---- SOURCE EXCERPT

Have you ever thought about redeeming your time? Paul wrote to the Ephesians that they should be “Redeeming the time, because the days are evil” (Ephesians 5:16, KJV). The book of Ecclesiastes has a lot to say about the time that we waste on things that won’t last (“vanity of vanities, all is vanity!”); but it concludes with what gives meaning to our lives, “fear God and keep His commandments” (Eccl. 12:13). While there are things that we ordinarily do that are truly important to sustain ourselves and meet the needs of our families, do I really need to list the many ways that tend to just “kill” time? Instead of killing time, let’s redeem it. Let’s use it to promote the Gospel, help those in need, encourage the church, and “…store up for yourselves treasures in heaven, where neither moth nor rust destroys, and where thieves do not break in or steal” (Matthew 6:20). Grow beyond personal redemption and redeem your time, too.

--------

* TASK DIRECTIONS *
Pick up the piece on redeeming time above and keep writing it from its last sentence, in the same voice.

---- ROWS

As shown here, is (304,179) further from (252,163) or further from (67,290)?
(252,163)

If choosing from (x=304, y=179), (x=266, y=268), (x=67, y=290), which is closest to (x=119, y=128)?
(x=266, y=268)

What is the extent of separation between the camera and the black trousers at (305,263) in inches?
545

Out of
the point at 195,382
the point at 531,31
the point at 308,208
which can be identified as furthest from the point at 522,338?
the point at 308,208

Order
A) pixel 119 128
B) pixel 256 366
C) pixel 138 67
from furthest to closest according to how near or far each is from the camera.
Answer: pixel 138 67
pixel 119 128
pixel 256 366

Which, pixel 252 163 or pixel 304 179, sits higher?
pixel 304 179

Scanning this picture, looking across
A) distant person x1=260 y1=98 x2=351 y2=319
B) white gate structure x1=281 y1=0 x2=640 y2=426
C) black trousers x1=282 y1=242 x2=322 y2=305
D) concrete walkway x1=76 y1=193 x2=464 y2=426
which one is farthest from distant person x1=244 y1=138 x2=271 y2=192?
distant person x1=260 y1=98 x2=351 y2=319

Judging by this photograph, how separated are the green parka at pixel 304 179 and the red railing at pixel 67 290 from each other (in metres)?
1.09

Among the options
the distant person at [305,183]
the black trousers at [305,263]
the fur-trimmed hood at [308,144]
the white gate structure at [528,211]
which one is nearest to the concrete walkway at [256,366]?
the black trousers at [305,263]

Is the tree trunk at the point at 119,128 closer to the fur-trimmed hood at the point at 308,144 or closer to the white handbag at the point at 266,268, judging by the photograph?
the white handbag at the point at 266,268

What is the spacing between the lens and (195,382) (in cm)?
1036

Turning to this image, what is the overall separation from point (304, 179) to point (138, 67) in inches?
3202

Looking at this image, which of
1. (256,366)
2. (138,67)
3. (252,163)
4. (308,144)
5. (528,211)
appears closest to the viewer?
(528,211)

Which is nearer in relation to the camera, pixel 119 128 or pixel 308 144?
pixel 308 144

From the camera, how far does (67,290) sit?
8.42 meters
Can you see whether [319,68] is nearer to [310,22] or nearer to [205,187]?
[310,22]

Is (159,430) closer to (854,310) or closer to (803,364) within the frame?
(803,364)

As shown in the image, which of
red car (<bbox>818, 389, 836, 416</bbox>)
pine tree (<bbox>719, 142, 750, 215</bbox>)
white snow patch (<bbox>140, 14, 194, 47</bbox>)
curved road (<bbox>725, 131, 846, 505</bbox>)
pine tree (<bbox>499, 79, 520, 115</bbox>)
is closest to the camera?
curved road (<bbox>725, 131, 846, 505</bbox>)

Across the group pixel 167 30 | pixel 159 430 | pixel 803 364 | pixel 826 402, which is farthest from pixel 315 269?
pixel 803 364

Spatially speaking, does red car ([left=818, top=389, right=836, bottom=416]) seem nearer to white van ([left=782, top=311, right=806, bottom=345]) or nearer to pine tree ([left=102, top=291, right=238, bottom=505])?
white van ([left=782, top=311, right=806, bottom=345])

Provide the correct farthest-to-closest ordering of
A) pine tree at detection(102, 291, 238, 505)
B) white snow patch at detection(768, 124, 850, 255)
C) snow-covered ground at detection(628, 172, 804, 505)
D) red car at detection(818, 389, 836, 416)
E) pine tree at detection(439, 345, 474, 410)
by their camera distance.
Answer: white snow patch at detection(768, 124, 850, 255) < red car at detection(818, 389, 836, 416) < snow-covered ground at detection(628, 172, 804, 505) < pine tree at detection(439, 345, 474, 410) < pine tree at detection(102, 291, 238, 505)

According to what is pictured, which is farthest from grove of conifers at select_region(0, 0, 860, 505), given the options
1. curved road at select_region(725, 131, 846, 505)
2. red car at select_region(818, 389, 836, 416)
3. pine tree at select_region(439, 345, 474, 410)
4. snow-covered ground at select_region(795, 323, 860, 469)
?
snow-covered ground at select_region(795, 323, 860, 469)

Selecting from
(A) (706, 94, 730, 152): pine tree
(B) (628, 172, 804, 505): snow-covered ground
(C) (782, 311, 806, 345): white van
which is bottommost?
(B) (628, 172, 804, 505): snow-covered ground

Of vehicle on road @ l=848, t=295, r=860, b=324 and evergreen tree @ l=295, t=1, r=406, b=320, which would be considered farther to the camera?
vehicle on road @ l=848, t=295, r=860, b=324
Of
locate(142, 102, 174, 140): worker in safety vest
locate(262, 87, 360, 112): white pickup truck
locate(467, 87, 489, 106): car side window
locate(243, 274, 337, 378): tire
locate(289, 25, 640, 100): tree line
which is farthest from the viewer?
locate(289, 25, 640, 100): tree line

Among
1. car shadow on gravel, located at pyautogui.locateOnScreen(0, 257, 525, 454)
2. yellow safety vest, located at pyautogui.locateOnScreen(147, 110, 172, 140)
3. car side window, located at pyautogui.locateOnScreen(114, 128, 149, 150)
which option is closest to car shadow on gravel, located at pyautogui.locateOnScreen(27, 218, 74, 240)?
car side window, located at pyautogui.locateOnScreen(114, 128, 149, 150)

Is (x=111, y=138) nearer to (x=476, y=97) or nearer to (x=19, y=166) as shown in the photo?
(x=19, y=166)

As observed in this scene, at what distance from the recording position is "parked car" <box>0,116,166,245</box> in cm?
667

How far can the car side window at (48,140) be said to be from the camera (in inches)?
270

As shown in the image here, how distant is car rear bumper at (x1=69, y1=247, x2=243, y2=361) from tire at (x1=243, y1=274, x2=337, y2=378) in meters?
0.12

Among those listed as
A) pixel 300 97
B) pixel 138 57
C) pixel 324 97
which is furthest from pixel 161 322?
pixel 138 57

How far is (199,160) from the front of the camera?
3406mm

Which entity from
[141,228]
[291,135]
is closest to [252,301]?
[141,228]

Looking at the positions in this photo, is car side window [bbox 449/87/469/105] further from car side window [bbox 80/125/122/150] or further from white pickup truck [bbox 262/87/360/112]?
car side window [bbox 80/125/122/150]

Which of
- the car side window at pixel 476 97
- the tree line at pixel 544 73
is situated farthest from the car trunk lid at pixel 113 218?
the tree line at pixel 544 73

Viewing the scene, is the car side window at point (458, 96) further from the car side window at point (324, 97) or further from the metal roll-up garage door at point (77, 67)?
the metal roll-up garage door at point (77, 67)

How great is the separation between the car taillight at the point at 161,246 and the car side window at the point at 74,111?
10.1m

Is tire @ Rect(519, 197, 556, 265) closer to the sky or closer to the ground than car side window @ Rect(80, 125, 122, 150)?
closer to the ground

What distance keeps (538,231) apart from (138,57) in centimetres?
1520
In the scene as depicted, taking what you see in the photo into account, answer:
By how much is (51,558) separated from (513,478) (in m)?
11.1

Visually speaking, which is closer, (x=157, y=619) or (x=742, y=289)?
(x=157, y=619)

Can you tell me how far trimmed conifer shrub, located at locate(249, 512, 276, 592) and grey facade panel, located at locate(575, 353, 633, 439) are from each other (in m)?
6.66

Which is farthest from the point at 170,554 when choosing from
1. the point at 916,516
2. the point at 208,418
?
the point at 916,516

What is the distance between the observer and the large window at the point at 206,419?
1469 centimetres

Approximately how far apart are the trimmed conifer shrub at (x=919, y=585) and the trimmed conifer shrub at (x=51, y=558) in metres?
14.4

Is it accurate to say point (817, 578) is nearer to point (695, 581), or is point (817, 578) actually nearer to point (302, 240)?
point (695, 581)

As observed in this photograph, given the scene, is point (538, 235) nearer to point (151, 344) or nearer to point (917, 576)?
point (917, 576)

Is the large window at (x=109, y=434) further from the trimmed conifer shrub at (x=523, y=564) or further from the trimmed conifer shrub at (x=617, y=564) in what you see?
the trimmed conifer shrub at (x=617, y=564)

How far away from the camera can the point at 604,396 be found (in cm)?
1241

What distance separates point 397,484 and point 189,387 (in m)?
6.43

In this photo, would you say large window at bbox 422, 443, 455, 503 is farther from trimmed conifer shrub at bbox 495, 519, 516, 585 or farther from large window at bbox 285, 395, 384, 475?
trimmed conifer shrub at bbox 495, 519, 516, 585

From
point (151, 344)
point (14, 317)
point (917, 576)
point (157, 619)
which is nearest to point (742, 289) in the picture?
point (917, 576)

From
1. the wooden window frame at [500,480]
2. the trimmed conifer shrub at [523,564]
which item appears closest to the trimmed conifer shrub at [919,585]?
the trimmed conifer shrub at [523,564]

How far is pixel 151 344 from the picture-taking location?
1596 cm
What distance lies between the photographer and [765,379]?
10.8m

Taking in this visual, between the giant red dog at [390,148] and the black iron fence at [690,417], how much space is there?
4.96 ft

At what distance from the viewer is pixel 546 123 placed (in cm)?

--------

* RESULT FOR THIS TASK *
And let’s also redeem our talents and opportunities. Moses had been trained in leadership in the palace of the Pharaoh, but by Exodus 3, he was content with using all that talent as a shepherd in the middle of the wilderness. Esther had been elevated to queen of Persia, but when the chance to rescue her people first presented itself to her, she wanted to pass on it. The apostle Paul in Romans 12:6-8 encourages the Christian in Rome (and everywhere) to use the talents and opportunities the Lord gives to us with our whole heart and at full capacity in His service—redeem the talents and opportunities.
Full redemption is about more than a saved soul. It is also about living a redeemed life, using our stuff in redeemed ways, spending our time in redeemed hours, and engaging our skills, talents, and opportunities with redemption in mind. Live a fully redeemed life!